I'm currently managing a Python service on AWS ECS that facilitates AI agent conversations using langchain. The issue at hand is that some discussions can extend to 30 minutes or more when the agent is deeply processing information. However, when I initiate a deployment of a new version, ECS abruptly terminates the old container mid-conversation, much to the displeasure of my users who often wait a long time for responses.
Here's my setup:
- A single ECS task utilizing Service Discovery (AWS Cloud Map).
- Rolling deployments, with Blue/Green deployments being blocked because of Service Discovery.
- The stopTimeout is set to a maximum of 120 seconds, which isn't nearly enough time.

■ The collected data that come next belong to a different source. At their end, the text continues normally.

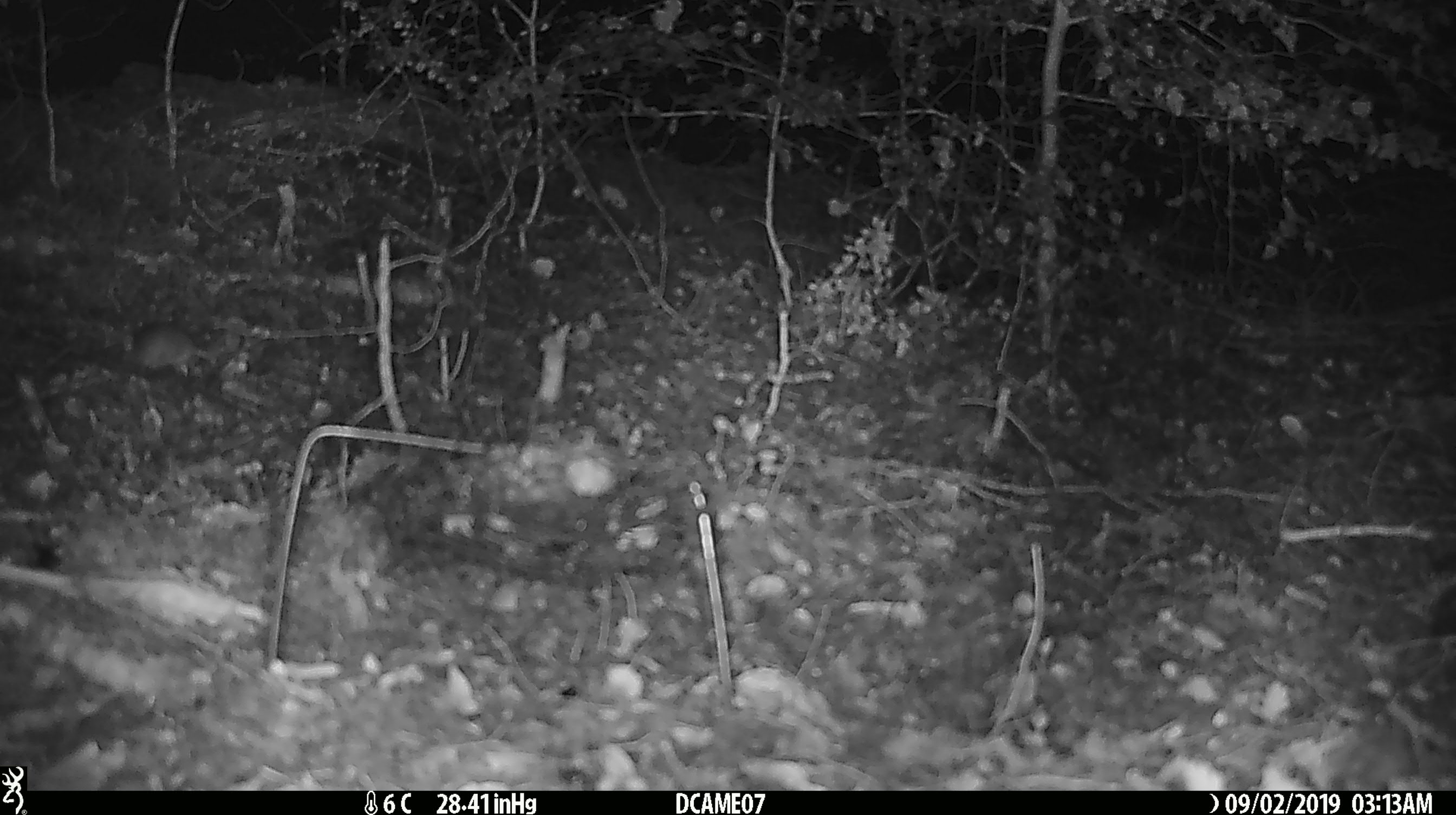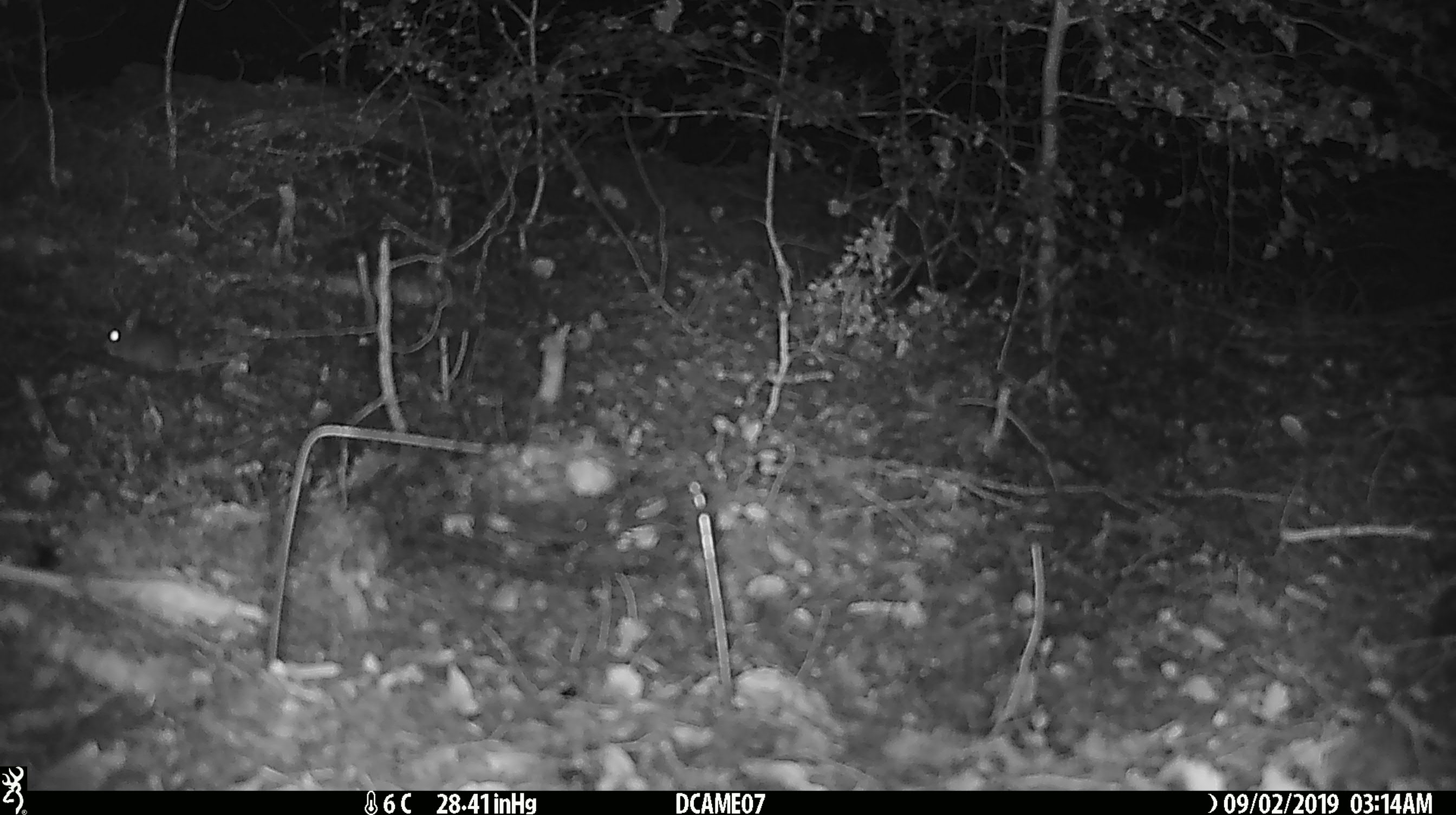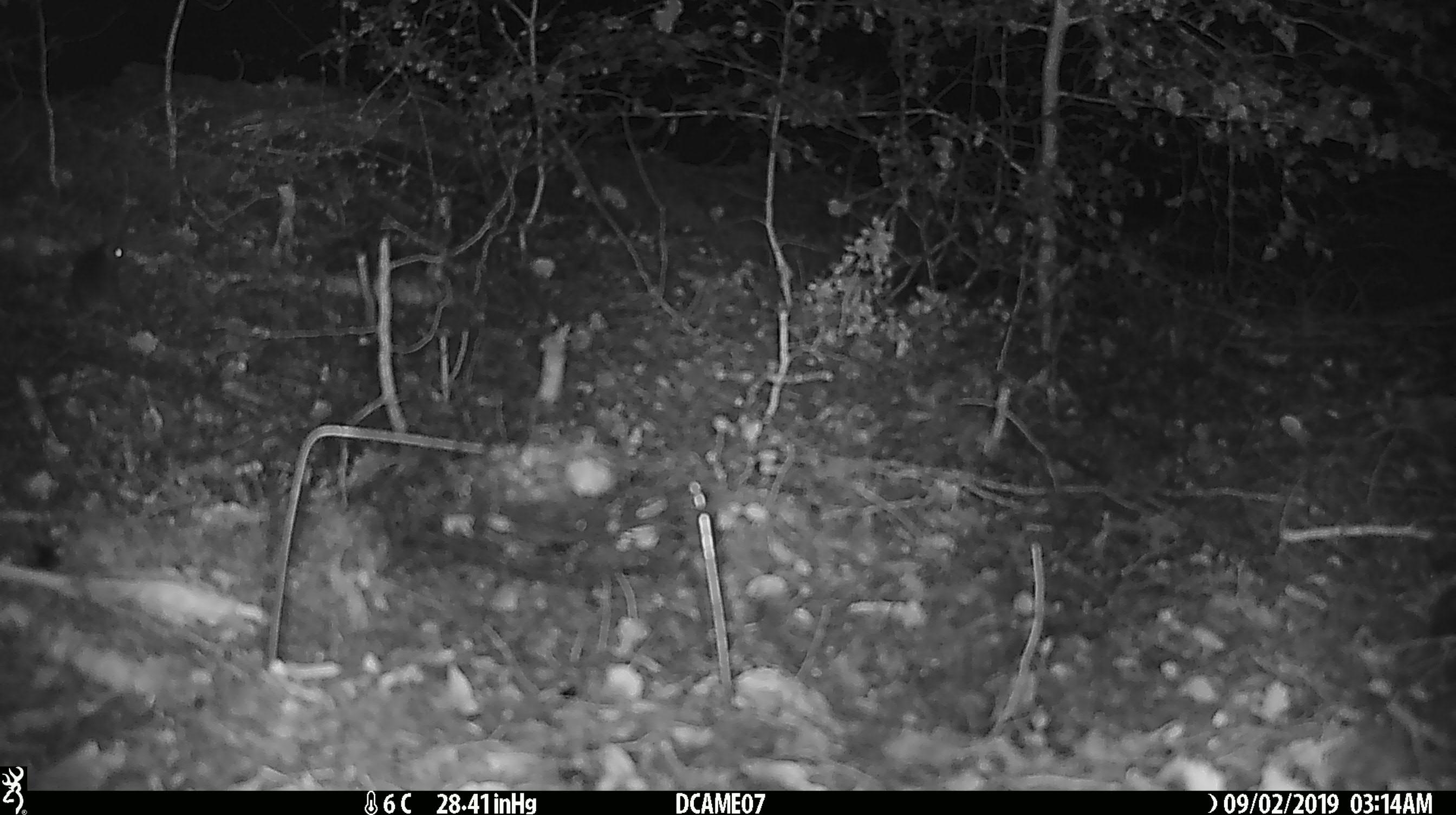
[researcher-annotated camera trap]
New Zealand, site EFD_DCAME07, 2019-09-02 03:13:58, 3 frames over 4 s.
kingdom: Animalia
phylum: Chordata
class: Mammalia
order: Rodentia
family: Muridae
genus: Mus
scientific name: Mus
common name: mouse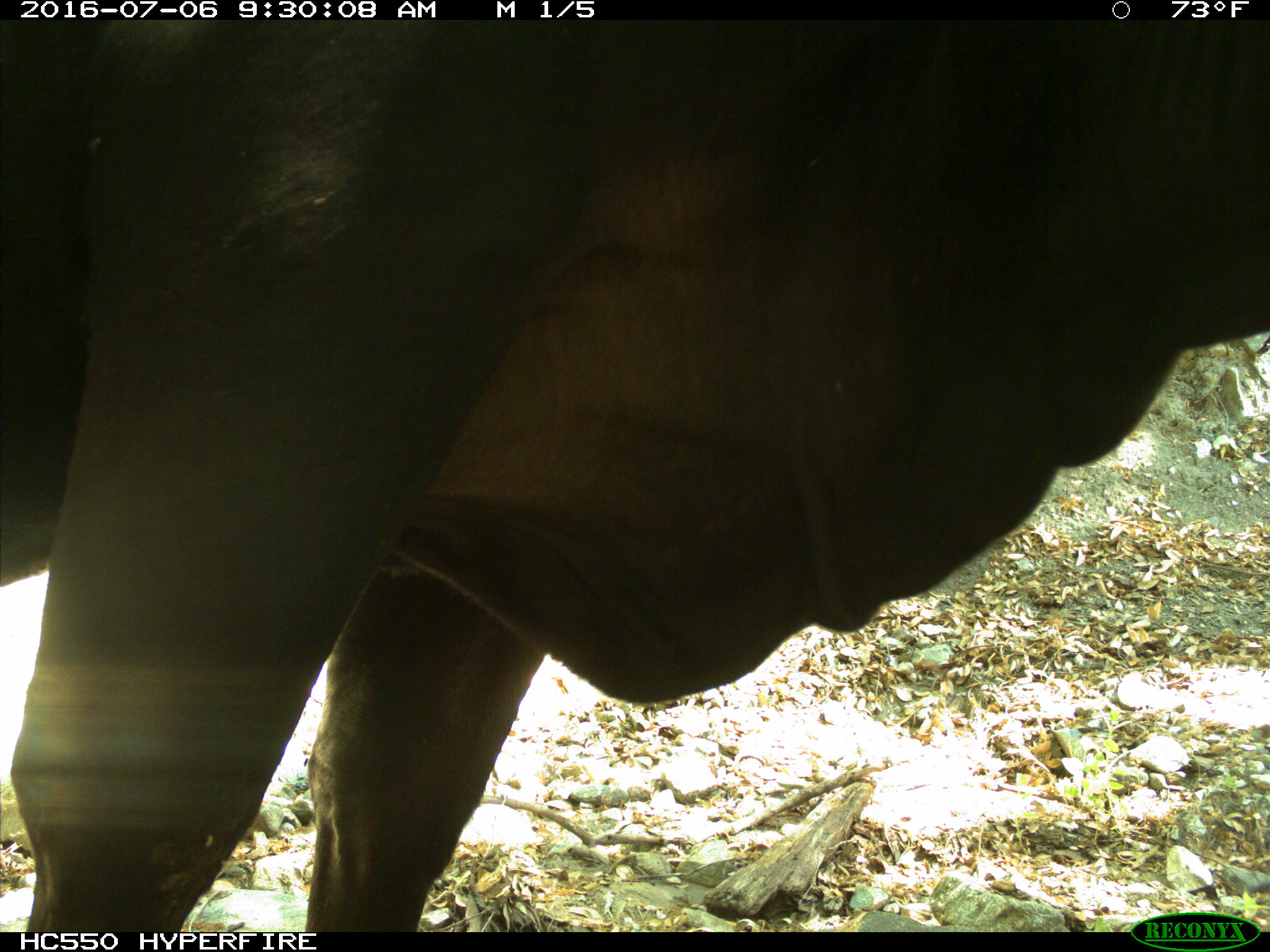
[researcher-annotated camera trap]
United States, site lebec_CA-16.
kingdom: Animalia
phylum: Chordata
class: Mammalia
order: Artiodactyla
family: Bovidae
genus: Bos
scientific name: Bos taurus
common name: domestic cow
Bos taurus (domestic cow).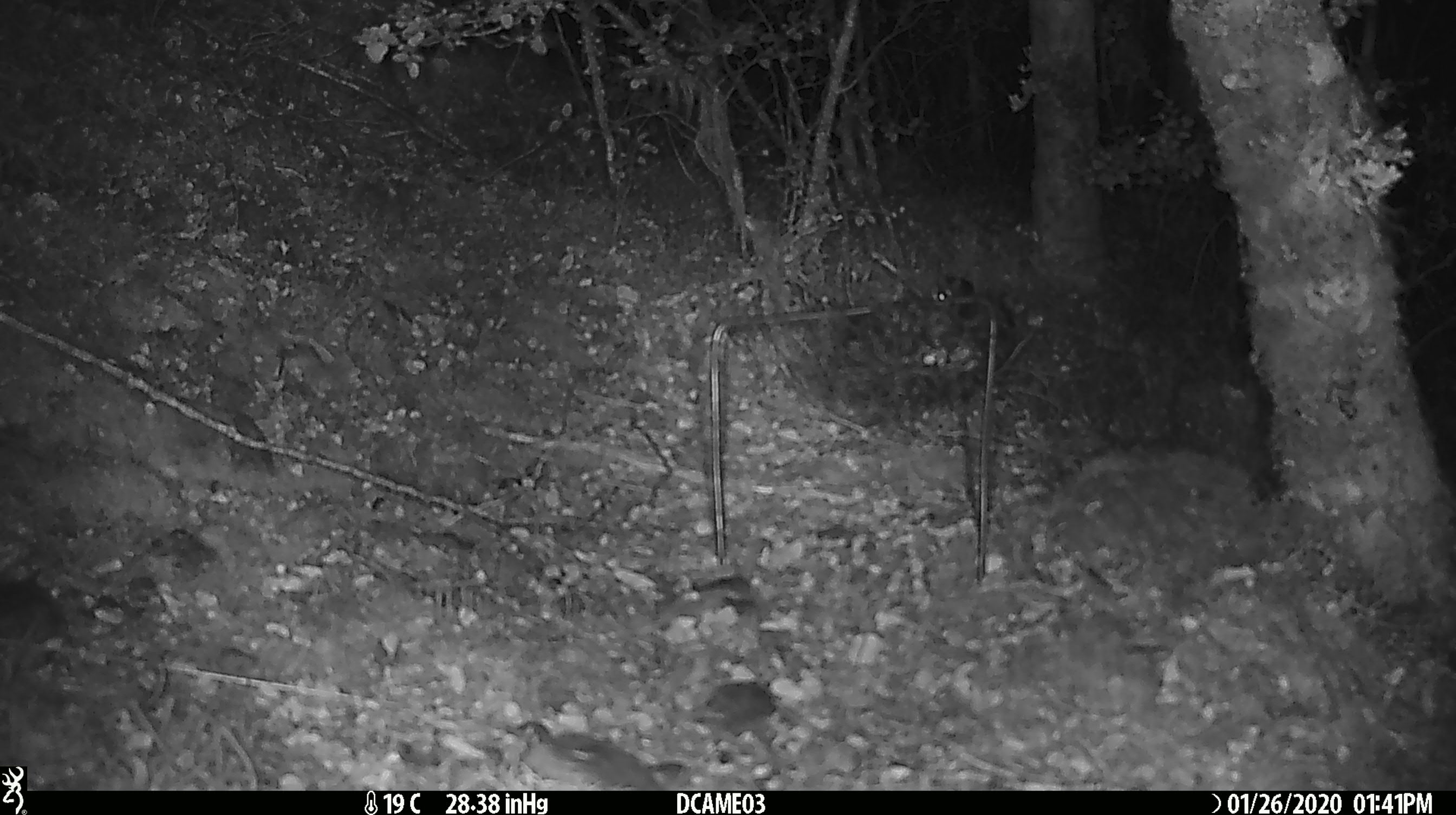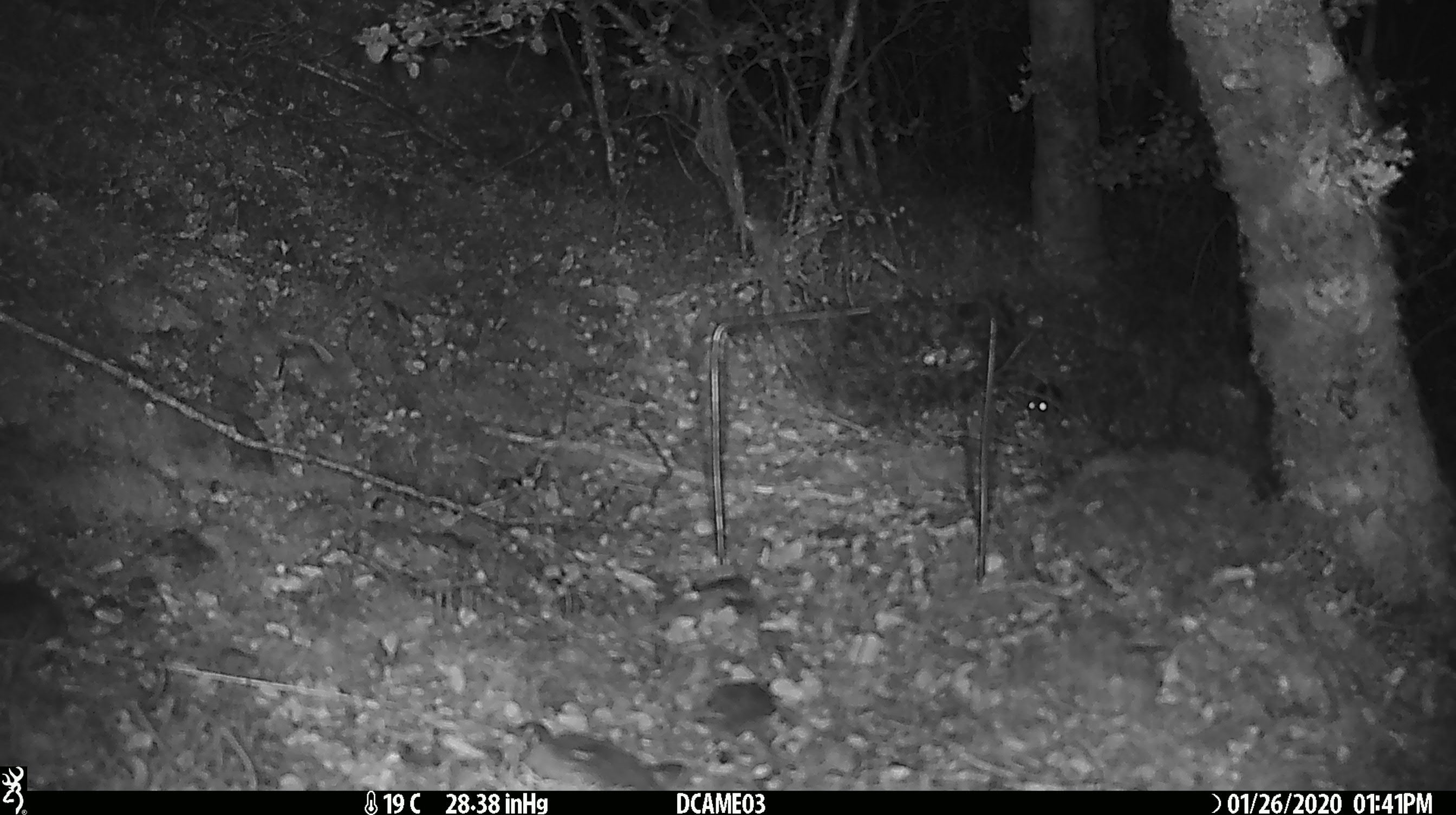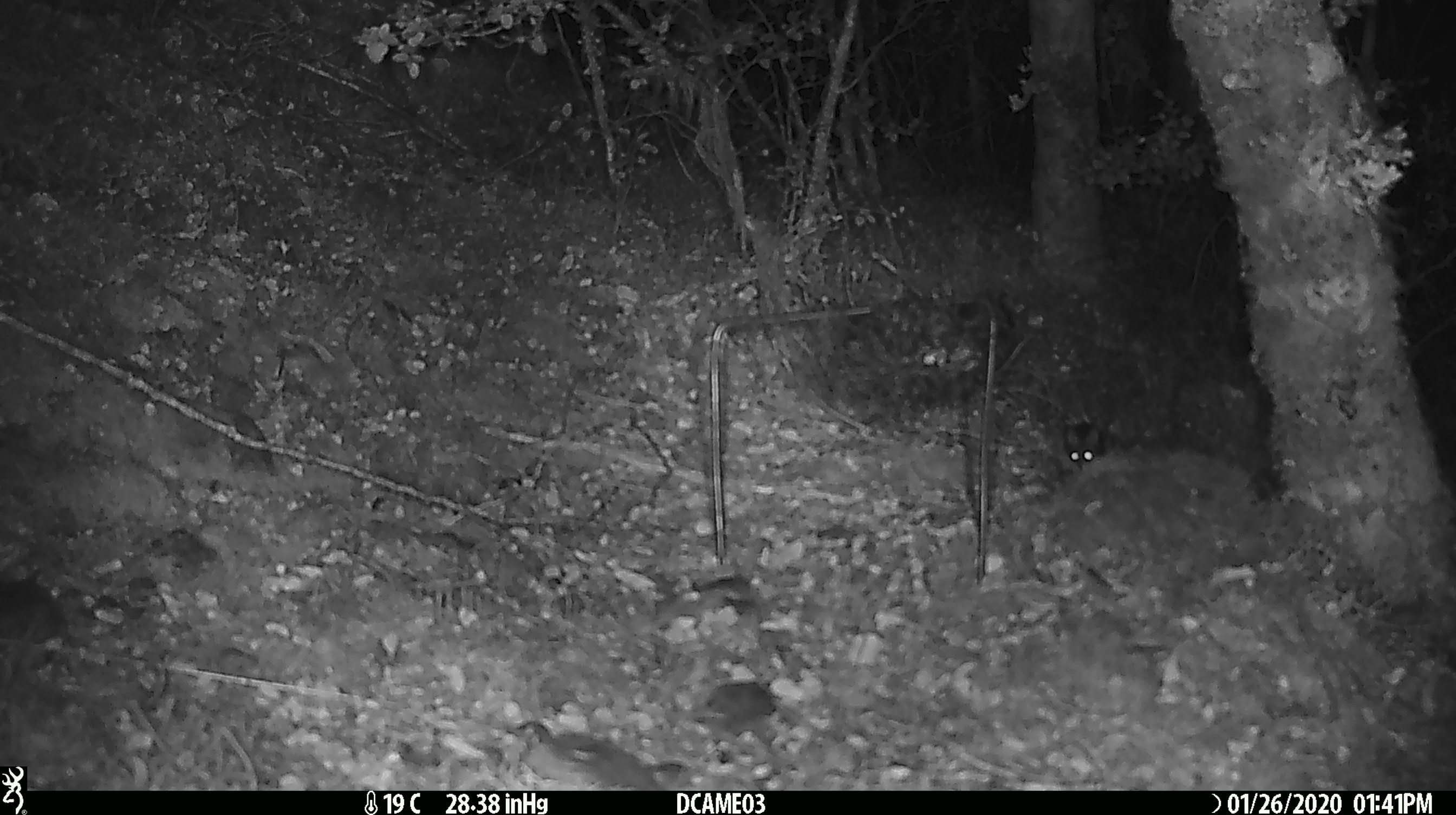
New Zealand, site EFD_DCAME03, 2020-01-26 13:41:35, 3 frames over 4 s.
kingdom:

I'm looking for suggestions on how other developers manage similar services without complicating the deployment process too much. Any advice?
3 Answers
We faced a similar situation at BlueTalon with lengthy batch processing. One effective strategy was to implement a drain mode for our service. Essentially, this meant we stopped accepting new requests while continuing to process existing ones. We set up a special health check endpoint that indicated to the load balancer that the service was still active but should not receive new tasks. This allowed our deployment script to wait until all active jobs were finished before shutting down the container. It requires some extra setup but really helps maintain service without disrupting user interactions!
When a container receives a SIGTERM signal, that's your cue to gracefully shut it down. In ECS, you have a small window to manage this. You can extend the timeout past 120 seconds if you're using FARGATE, as there might be settings you can tune. Also, consider off-peak deployments to reduce disruptions or switch to an event-driven architecture where lengthy tasks are handled independently.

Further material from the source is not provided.